Autre bonne nouvelle, le Conseil Européen de l’Innovation va contribuer à hauteur de quinze millions d’euros au développement de la startup afin de poursuivre et accélérer les essais cliniques. Une subvention de 2,5 millions a déjà été accordée pour développer le médicament chez les patients nés avec un système immunitaire déficient.

Course contre la montre

La phase suivante est de créer des banques de cellules prêtes à l’emploi. La production de cellules cryopréservées dans une vingtaine de biobanques diviserait les coûts de fabrication par dix. Karine Rossignol explique : « Nous allons monter un partenariat dans le cadre de France 2030, dont la finalité est de construire une filière de bioproduction en France, ce qui est essentiel pour notre souveraineté.
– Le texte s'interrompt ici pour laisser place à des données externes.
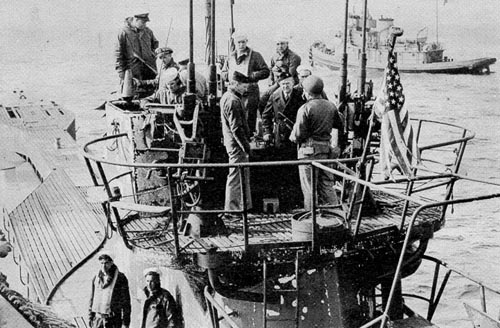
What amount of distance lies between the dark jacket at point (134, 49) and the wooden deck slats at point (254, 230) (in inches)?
154

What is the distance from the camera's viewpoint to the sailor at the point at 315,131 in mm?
7828

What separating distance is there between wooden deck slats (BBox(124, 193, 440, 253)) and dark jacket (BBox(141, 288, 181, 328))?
60cm

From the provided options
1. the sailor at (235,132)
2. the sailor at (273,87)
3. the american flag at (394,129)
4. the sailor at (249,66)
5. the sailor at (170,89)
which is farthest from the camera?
the sailor at (273,87)

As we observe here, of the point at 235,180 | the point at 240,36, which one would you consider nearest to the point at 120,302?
the point at 235,180

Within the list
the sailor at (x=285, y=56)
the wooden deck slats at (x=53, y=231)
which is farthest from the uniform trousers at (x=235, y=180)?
the wooden deck slats at (x=53, y=231)

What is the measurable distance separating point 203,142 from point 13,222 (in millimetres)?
8515

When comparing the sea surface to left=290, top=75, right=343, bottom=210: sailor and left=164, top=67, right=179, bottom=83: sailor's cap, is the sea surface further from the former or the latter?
left=290, top=75, right=343, bottom=210: sailor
Force est pourtant de constater que les fonds français sont frileux par rapport aux fonds américains ».

Marina Cavazzana a co-inventé une thérapie génique pour guérir une maladie génétique du sang qui est aujourd’hui commercialisée par le laboratoire américain Bluebird Bio à prix d’or, 2,8 millions de dollars l’injection. Déverrouiller le prix de ces nouveaux médicaments et traitements est une question prioritaire. Pour y parvenir, il faut passer d’une fabrication sur mesure à une fabrication prêt-à-porter, du faubourg Saint-Honoré à Zara.

Pour aller plus loin et plus vite, les investisseurs institutionnels doivent s’engager. Le Conseil Européen a donné le la, bien des millions sont encore nécessaires pour aller au bout de l’espérance. Karine Rossignol précise : « Nous sommes dans la dernière ligne droite d’une levée de fonds en série A, nous avons réuni 75 % du montant et pensons conclure cet automne ».